■ OBJETIVO 1 ■
Liste todos os chefs mencionados na matéria sobre sopas e cozidos.
■ OBJETIVO 2 ■
Escreva a continuação da matéria sobre sopas e cozidos a partir do ponto em que o trecho termina.

■ TEXTO FORNECIDO ■
------------------------------------
Bom Gourmet
Chefs ensinam dicas e receitas de sopas, caldos e cozidos
Um acalento à alma. Se há uma categoria de pratos que representa bem a união da gastronomia com a poesia, ela seria a de sopas e cozidos. O líquido fumegante, a proteína, os temperos, tudo tem um quê de poético, de comfort food. São as lembranças daquela sopa de feijão tão bem feita pela mãe nas noites de inverno ou aquele cozido com carnes e legumes que ficava no fogo por horas, perfumando toda a casa.
A chef Gabriela Carvalho, do Quintana Restaurante, tem dois pratos que a fazem reviver bons momentos. Um delas é a ton yum goong, uma sopa que consumiu em viagem à Tailândia. “Era quente, cítrica e picante. Tinha um sabor especial”, diz. Outra é a bisque de camarão que tomava quando morou na Nova Inglaterra. “Eu lembro que, quando trabalhava muito, me presenteava com ela”, recorda.
As sopas também valem como recordação para o chef Roberto Mello Pereira Filho, do Volta do Mundo Massas Criativas. “O pho bo (caldo com macarrão de arroz e carne) era o café da manhã dos vietnamitas. Depois que fui pra lá e conheci, sempre faço”, diz.
Equação
O acalento também vem do calor dessas preparações, que não se deve apenas aos líquidos quentes. É a gordura o segredo dessa equação. Isso porque ingredientes gordurosos, como queijo e carnes gordas, elevam a temperatura do corpo e o deixa mais quente por mais tempo. “É só ver a gastronomia de países mais frios, como a Suíça, com seus fondues e queijos”, explica o chef Flávio Frenkel, da Anis Gastronomia e Anis Presto.
Um exemplo de preparação é o bollito misto, um cozido piemontês que leva linguiça fresca, músculo e língua, além de cebola, cenoura e salsão. “Há algumas variações, com cotechino (embutido italiano) e zampone (pé do porco desossado e recheado)”, explica. Flávio diz que, tradicionalmente, esse é um prato que começa a ser preparado logo cedo pelas famílias. “Os cozidos são receitas populares de lá. No passado as pessoas misturavam cebola, cenoura, salsão, erva-doce e carnes, deixavam no fogo à lenha e iam trabalhar. Quando voltavam, agregavam batatas e outros ingredientes para comer mais inteiros”, ensina.
Além da Itália, a França é outro país que aprendeu com o frio e nos presenteou com pratos quentes. O cassoulet e a sopa de cebola são dois deles. O chef Gustavo Alves, do L’Epicerie, explica que o intenso frio na França contribui para que aquela culinária tenha ótimos pratos para manter o corpo aquecido ou para reaquecer após um dia de trabalho e frio. No caso da sopa de cebola, a “cota” de gordura corresponde ao queijo emmenthal e à manteiga. O cassoulet é composto por proteínas que dão sustância, como o pato (confitado) e o paio.
------------------------------------
■ TRECHOS DO MATERIAL ■

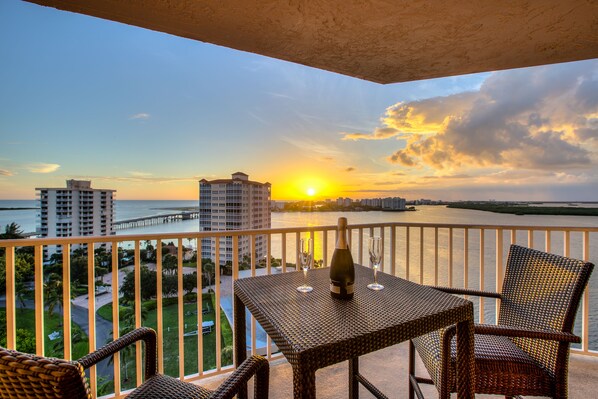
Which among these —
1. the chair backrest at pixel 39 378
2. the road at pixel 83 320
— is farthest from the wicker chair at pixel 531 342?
the road at pixel 83 320

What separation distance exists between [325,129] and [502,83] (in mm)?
2963

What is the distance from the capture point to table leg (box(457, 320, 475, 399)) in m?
1.24

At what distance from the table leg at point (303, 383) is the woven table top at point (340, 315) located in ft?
0.08

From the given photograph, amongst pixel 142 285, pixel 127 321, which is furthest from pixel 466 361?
pixel 127 321

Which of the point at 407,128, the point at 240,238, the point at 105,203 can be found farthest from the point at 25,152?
the point at 407,128

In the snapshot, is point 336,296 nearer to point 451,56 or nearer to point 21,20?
point 451,56

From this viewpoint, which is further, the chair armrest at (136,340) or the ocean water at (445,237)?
the ocean water at (445,237)

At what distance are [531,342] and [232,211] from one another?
112 inches

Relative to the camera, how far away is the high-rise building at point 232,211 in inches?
99.4

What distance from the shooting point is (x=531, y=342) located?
1.52m

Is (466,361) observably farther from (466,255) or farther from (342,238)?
(466,255)

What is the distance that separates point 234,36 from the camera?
6.70 ft

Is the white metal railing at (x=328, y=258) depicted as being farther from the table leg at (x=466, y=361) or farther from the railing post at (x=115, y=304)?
the table leg at (x=466, y=361)

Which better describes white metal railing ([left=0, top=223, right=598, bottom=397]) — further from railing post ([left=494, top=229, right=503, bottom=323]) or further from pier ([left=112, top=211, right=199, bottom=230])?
pier ([left=112, top=211, right=199, bottom=230])
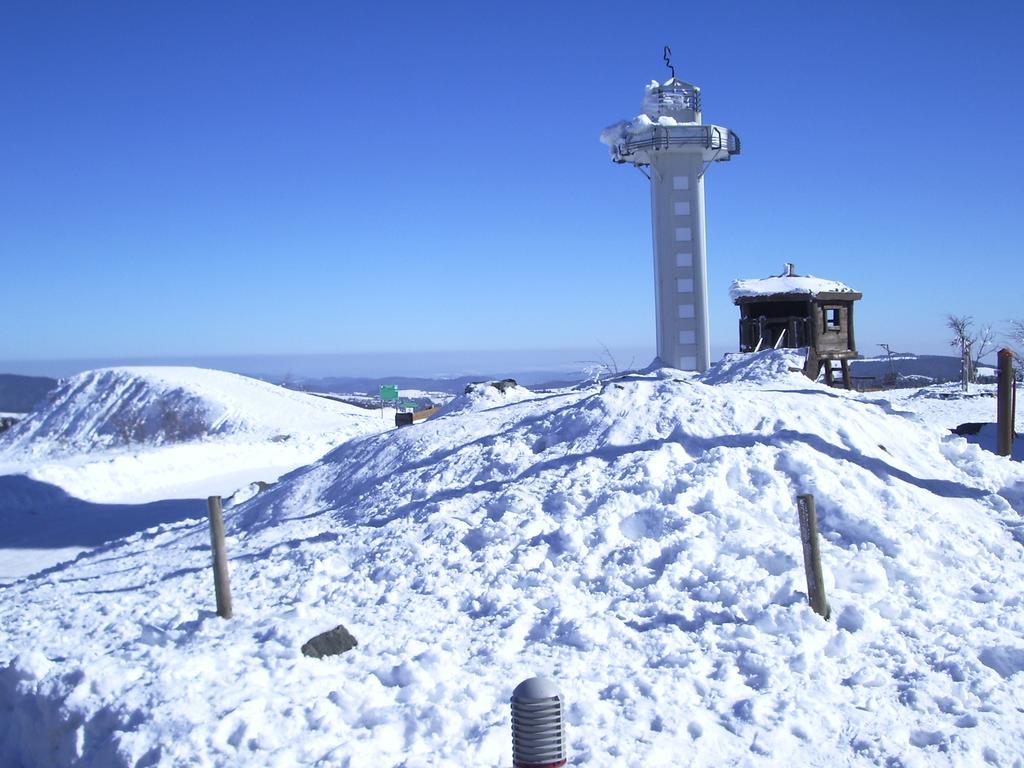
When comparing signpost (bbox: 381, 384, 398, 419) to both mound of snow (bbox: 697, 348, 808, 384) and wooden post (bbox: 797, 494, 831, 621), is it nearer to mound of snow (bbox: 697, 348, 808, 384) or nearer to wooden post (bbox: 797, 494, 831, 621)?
------------------------------------
■ RESPOSTA 1 ■
Gabriela Carvalho
Roberto Mello Pereira Filho
Flávio Frenkel
Gustavo Alves

■ RESPOSTA 2 ■
Outros ingredientes, como pimenta, gengibre e até o curry também esquentam, mas até determinado momento, explica Flávio, da Anis. Tanto que países muito quentes também os consomem. “No frio, o corpo pede mesmo é gordura”, completa.
Técnicas
As sopas e os cozidos são pratos democráticos. Na verdade, podem ser feitos com qualquer ingrediente que estiver à mão. Mas, no caso das sopas, é preciso atenção à base, ao caldo – seja de carne ou legumes. “Um bom caldo requer paciência”, ensina o chef Roberto. “Para retirar todo o sabor da proteína, um caldo de carne demora cerca de oito horas para ficar pronto”, diz. Quando ele quer um caldo claro, coloca as carnes e o mirepoix (mistura de alguns legumes como cenoura, salsão e cebola) juntos na água. Quando quer o caldo escuro, as carnes são refogadas antes de entrar a água. O caldo de galinha demora cerca de duas horas para ficar pronto. O de legumes, em que ele usa ervas e especiarias como cravo, canela e anis estrelado, uma hora. Uma dica é fazer uma grande panela de caldo e congelar, usando-o depois nas sopas e risotos.
Outra dúvida que pode surgir é quanto ao cozimento dos legumes e verduras. Por ordem de maior tempo de cozimento, estão cenoura, batata, salsão, chuchu, batata doce e batata salsa. Flávio explica que normalmente coloca cebola, cenoura, salsão e a carne para cozinhar juntos. Quando estão cozidos, acrescenta outros ingredientes e simplesmente abafa até esfriar. Assim, é possível congelar (depois de frio). Ao fazer o reaquecimento, eles terminam o cozimento, mas sem perder a textura “al dente”.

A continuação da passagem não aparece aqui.